**SELECTION:**
'''

The Good: Excellent aroma, Good taste (hot or cold), Nothing bad in it.
The Bad: Doesn't quite taste like gingerbread, Caffeine Free.
The Basics: In a tea that smells like what it should, but does not taste like Gingerbread, I discovered a delightful tea, that's just shy of living up.
I'm a pretty strict grader as a reviewer, which is how I illustrate some semblance of discrimination in what I review. I try to challenge myself by reviewing the good and the bad and I truly do consider that most of my experiences in life are likely to end up as average. Sure, Mystic River probably is more than a 5 out of 10 movie, but with its cast, we expect great things, so ultimately when it merely lives up with the performances, the viewer is not wowed. In beginning now to review things like Celestial Seasonings teas here on the site, I'm working hard to maintain that same level of quality in my reviews and become a trustworthy source on this topic as well.
The litmus test for me will always come down to taste. Does the tea taste like what it claims to be? Answering that question will always be paramount to my recommending or not (indeed, under that criteria, I cannot think of a flavored coffee that would actually get a "recommend" from me!). How, then, does a tea that does not quite taste like Gingerbread, rate so highly with me? Why not read on and find out?
Gingerbread Spice is a Holiday Herb Tea from Celestial Seasonings. This Herb tea is 100% natural and as a result is caffeine free - none of the ingredients in it had caffeine to begin with so it did not undergo any chemical process to remove them. This is a rather strong tea and it has a great cinnamon aroma. Celestial Seasonings releases this great flavor every year in winter, though it appears to be available year round in Boulder and on-line (Check out your supermarket's "clearance" aisle right after the holiday, for some reason most places think on December 26 that this is unsellable!).

'''

[Raw entries]

'''

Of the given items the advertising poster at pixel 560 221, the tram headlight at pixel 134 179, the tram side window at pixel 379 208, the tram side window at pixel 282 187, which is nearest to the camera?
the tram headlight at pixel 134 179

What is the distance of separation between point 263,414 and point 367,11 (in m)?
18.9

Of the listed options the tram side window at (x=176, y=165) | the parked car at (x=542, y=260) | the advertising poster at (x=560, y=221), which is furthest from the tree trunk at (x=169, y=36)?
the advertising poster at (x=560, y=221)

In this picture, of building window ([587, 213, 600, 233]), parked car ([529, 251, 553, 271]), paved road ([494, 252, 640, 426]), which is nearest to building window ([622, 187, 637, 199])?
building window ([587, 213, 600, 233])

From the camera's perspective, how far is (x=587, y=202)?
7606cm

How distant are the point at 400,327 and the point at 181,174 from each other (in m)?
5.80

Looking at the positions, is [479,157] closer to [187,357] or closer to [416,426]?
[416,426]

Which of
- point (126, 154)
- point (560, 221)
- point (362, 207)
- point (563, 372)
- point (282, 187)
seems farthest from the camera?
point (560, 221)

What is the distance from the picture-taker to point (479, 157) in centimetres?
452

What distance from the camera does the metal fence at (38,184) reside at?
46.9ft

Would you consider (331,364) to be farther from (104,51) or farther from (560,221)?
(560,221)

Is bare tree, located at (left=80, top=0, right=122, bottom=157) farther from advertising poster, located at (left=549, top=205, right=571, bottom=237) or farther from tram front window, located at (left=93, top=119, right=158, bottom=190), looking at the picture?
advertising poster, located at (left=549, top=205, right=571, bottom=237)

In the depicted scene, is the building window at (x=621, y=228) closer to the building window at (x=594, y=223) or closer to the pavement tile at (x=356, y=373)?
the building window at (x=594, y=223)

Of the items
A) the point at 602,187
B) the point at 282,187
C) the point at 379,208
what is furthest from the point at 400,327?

'''

**EXERCISES TO COMPLETE:**
(a) Set down, word for word, the part of the Gingerbread Spice tea review that opens with the words containing "The Basics: In" and closes with "of living up.".
(b) In the Gingerbread Spice tea review, when does Celestial Seasonings release this flavor?

**RESULTS OF THE EXERCISE:**
(a)
The Basics: In a tea that smells like what it should, but does not taste like Gingerbread, I discovered a delightful tea, that's just shy of living up.

(b) Every year in winter.